TASK STATEMENT: Without pictures, output exactly the lines running from the line containing "Taking a look at (775,357), is" to the end of the listing below.

RECORDS SUPPLIED:
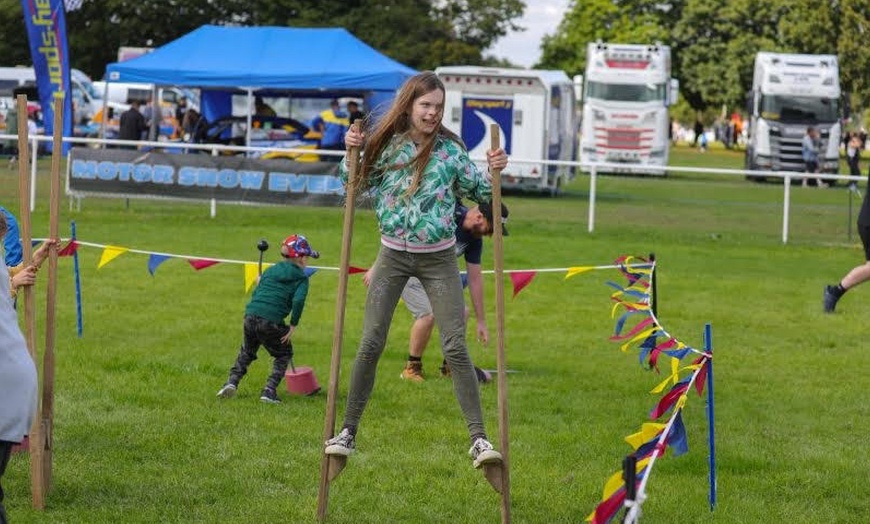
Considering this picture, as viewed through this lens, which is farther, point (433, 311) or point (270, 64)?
point (270, 64)

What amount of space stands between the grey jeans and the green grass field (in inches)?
23.4

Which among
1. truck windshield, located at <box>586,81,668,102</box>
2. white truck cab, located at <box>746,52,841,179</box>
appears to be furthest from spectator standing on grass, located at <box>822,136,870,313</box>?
white truck cab, located at <box>746,52,841,179</box>

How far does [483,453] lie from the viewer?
689 centimetres

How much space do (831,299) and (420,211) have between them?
9419 mm

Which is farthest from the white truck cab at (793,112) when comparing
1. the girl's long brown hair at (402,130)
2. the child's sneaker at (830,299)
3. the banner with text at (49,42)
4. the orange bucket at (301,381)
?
the girl's long brown hair at (402,130)

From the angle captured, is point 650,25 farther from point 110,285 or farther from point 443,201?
point 443,201

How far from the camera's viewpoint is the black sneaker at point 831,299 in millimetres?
15453

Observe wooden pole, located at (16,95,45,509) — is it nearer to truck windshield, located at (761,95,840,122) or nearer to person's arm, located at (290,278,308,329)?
person's arm, located at (290,278,308,329)

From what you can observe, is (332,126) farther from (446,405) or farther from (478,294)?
(446,405)

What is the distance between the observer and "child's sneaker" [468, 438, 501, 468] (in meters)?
6.87

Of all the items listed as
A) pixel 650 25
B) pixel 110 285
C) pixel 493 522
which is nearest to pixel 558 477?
pixel 493 522

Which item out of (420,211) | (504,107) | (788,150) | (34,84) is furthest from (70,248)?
(34,84)

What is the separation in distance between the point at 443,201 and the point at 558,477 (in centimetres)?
193

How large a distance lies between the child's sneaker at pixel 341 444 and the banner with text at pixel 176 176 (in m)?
15.6
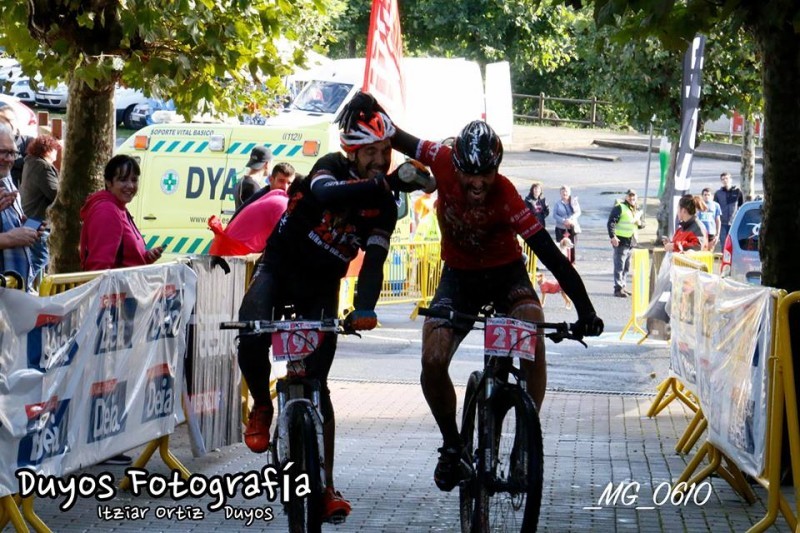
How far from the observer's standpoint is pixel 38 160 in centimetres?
1251

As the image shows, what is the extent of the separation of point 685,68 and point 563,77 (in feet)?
138

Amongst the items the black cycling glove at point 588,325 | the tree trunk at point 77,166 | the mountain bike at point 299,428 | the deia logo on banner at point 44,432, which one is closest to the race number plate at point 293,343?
the mountain bike at point 299,428

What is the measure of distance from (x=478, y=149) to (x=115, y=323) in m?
2.46

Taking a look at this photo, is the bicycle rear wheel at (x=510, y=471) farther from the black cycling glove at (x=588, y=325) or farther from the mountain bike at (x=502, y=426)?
the black cycling glove at (x=588, y=325)

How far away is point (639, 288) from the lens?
18.7m

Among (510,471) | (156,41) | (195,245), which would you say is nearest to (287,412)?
(510,471)

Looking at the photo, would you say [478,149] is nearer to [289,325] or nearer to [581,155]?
[289,325]

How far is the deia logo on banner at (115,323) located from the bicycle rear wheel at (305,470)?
169cm

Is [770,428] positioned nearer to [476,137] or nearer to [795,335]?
[795,335]

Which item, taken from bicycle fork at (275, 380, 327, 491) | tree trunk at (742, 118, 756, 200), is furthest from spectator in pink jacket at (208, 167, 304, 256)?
tree trunk at (742, 118, 756, 200)

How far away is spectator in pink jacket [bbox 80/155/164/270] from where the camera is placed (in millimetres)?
9523

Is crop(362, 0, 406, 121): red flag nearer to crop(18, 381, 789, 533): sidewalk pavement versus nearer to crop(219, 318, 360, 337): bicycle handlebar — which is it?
crop(18, 381, 789, 533): sidewalk pavement

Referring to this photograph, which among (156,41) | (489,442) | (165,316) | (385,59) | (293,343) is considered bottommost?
(489,442)

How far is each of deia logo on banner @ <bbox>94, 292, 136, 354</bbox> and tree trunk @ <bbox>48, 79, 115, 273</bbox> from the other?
3.65 metres
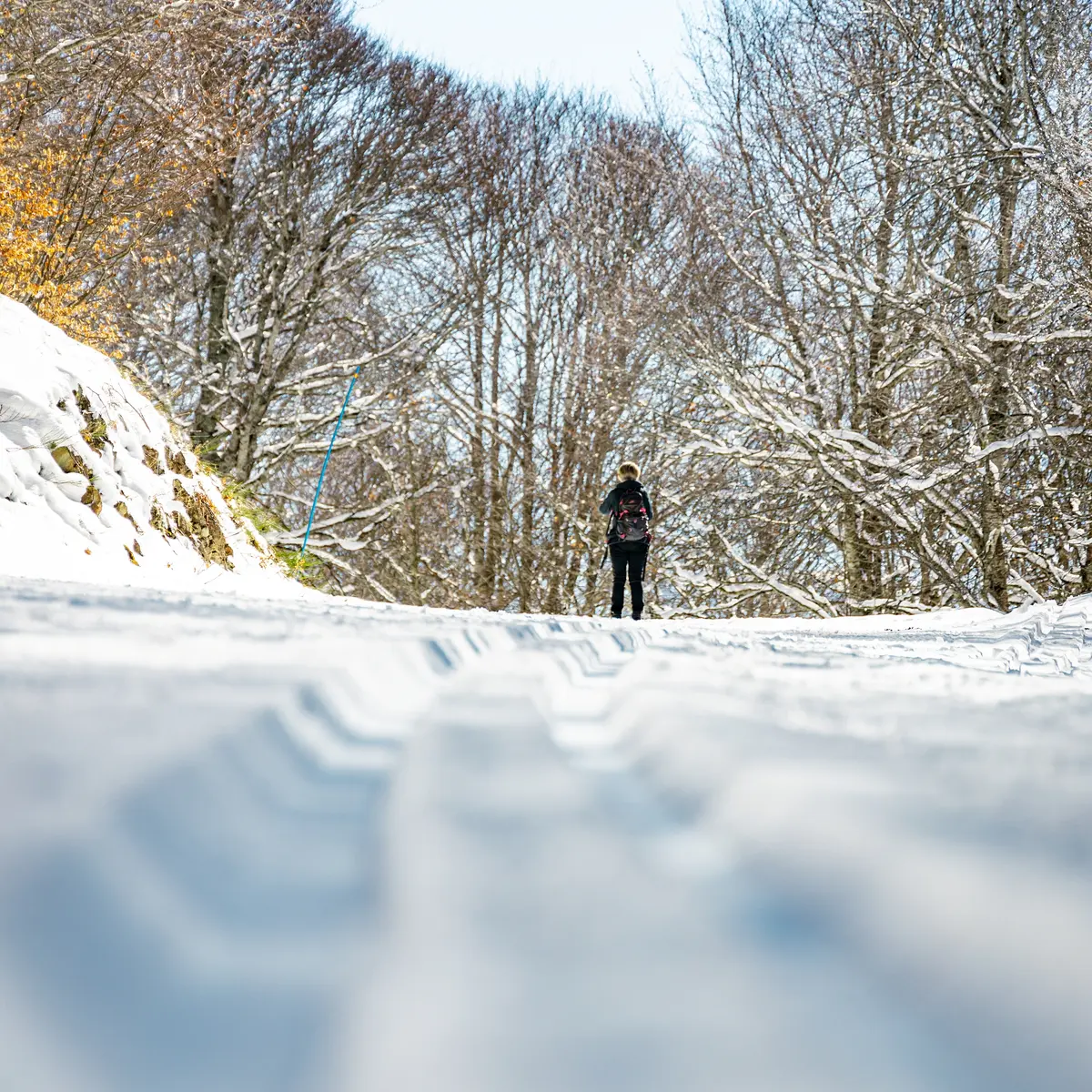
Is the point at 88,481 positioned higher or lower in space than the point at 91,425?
lower

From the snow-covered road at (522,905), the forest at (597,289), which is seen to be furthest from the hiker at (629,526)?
the snow-covered road at (522,905)

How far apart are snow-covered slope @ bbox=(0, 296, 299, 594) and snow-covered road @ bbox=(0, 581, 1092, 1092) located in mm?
3181

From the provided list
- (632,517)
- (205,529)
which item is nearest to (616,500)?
(632,517)

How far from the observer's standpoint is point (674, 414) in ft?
37.7

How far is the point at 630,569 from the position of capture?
766cm

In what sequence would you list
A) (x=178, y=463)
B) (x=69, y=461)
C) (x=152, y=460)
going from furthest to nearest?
(x=178, y=463), (x=152, y=460), (x=69, y=461)

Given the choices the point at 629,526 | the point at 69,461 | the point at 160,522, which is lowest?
the point at 160,522

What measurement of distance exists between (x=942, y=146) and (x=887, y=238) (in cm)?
105

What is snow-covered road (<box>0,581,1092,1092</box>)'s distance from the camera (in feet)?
0.87

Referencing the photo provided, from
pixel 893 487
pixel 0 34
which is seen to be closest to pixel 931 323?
pixel 893 487

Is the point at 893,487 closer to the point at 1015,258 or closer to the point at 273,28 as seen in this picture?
the point at 1015,258

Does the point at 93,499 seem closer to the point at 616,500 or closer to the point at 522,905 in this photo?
the point at 616,500

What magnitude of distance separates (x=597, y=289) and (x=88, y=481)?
940 cm

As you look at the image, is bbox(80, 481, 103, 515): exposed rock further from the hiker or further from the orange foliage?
the hiker
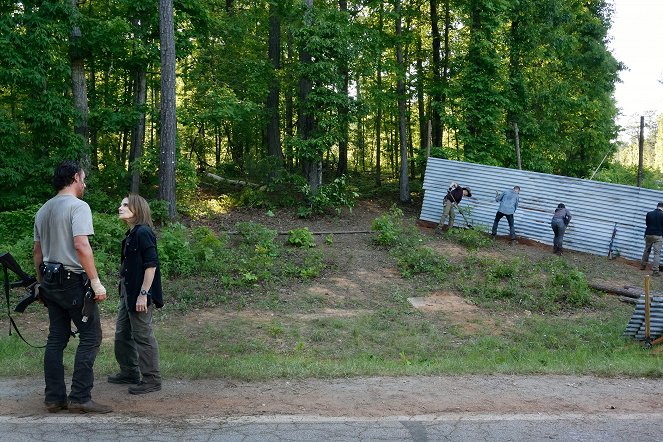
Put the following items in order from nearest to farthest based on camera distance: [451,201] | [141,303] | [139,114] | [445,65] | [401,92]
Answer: [141,303]
[451,201]
[139,114]
[401,92]
[445,65]

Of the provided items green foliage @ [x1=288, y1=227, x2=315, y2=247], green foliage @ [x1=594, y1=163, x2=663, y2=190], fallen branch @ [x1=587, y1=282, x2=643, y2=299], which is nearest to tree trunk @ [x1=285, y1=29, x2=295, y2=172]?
green foliage @ [x1=288, y1=227, x2=315, y2=247]

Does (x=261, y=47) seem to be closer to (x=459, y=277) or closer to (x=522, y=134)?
(x=522, y=134)

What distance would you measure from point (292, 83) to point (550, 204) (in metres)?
10.3

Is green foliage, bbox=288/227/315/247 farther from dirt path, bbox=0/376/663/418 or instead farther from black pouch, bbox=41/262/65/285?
black pouch, bbox=41/262/65/285

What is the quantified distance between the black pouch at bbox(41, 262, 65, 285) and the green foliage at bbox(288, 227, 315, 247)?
410 inches

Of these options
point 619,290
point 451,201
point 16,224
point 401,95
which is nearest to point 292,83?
point 401,95

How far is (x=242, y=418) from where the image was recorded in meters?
5.27

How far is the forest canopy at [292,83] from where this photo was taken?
1728 centimetres

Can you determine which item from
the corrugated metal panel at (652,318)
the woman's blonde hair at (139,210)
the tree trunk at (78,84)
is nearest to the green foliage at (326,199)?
the tree trunk at (78,84)

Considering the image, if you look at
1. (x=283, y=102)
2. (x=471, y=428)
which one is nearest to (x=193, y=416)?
(x=471, y=428)

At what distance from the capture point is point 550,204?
1861 centimetres

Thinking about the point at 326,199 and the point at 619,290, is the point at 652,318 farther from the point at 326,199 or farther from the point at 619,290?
the point at 326,199

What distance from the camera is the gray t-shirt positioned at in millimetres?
5277

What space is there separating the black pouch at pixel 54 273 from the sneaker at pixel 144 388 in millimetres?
1287
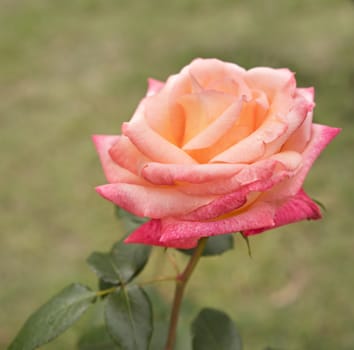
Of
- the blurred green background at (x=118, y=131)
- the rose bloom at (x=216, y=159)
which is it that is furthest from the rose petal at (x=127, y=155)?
the blurred green background at (x=118, y=131)

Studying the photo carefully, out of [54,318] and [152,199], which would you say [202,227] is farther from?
[54,318]

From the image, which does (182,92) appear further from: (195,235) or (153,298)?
(153,298)

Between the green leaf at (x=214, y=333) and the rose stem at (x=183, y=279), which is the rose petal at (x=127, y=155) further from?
the green leaf at (x=214, y=333)

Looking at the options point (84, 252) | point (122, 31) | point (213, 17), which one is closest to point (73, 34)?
point (122, 31)

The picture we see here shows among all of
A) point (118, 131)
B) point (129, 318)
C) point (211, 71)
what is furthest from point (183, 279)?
point (118, 131)

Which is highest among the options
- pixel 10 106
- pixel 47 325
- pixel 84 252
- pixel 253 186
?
pixel 253 186

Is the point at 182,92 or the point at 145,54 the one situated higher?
the point at 182,92
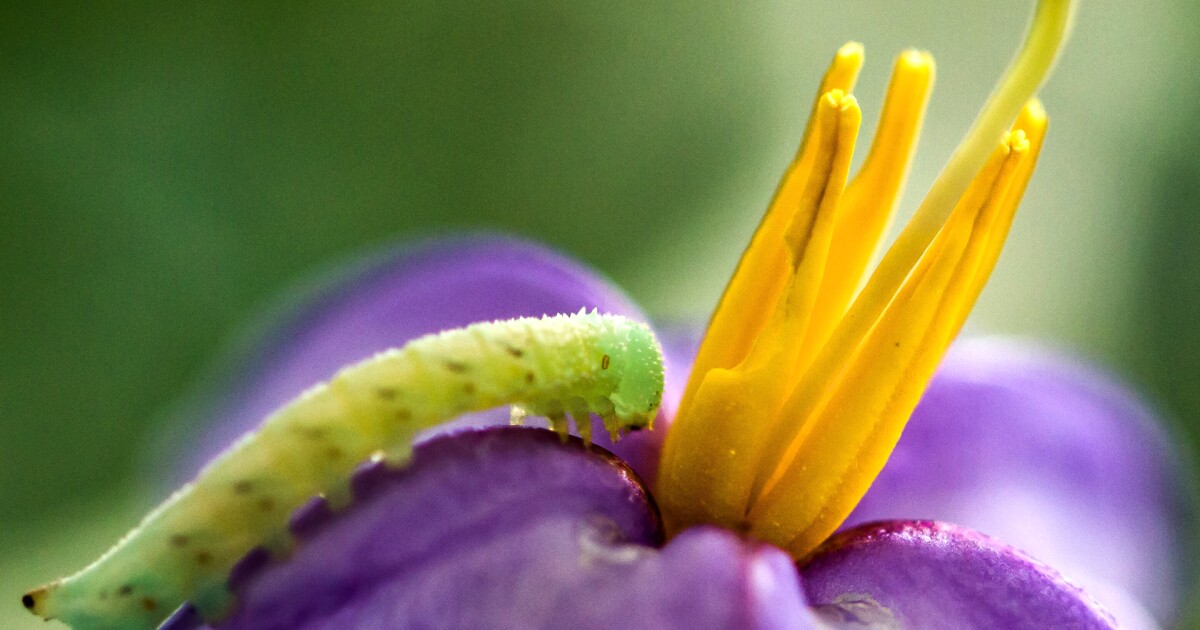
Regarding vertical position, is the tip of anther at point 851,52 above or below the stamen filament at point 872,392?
above

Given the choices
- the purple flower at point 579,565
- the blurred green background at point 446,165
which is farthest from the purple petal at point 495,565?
the blurred green background at point 446,165

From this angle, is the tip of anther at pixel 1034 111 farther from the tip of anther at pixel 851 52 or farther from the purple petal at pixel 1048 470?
the purple petal at pixel 1048 470

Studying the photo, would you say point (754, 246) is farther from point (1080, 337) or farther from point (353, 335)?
point (1080, 337)

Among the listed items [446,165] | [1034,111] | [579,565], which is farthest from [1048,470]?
[446,165]

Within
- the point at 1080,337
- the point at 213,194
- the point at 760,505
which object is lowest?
the point at 1080,337

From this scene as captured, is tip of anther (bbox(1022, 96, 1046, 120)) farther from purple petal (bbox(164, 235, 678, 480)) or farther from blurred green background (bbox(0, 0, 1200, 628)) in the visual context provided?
blurred green background (bbox(0, 0, 1200, 628))

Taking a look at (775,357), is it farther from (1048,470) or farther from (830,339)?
(1048,470)

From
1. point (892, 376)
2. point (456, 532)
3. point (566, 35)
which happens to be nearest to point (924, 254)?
point (892, 376)

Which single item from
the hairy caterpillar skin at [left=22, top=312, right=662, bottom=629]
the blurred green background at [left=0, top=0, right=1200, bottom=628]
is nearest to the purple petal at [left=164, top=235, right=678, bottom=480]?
the hairy caterpillar skin at [left=22, top=312, right=662, bottom=629]
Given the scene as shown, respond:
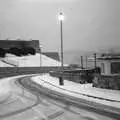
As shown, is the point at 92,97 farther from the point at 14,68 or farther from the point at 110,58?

FINISHED EXERCISE:
Taking a look at (775,357), is it farther from (1048,470) or farther from (830,339)?
(1048,470)

From
1. point (892, 376)
2. point (456, 532)
3. point (566, 35)
which happens to be nearest to point (924, 254)?
point (892, 376)

Which single item from
the hairy caterpillar skin at [left=22, top=312, right=662, bottom=629]
the blurred green background at [left=0, top=0, right=1200, bottom=628]
is nearest to the purple petal at [left=164, top=235, right=678, bottom=480]?
the hairy caterpillar skin at [left=22, top=312, right=662, bottom=629]
Given the scene as shown, respond:
As shown, is the point at 92,97 farther from the point at 14,68 or farther from the point at 110,58?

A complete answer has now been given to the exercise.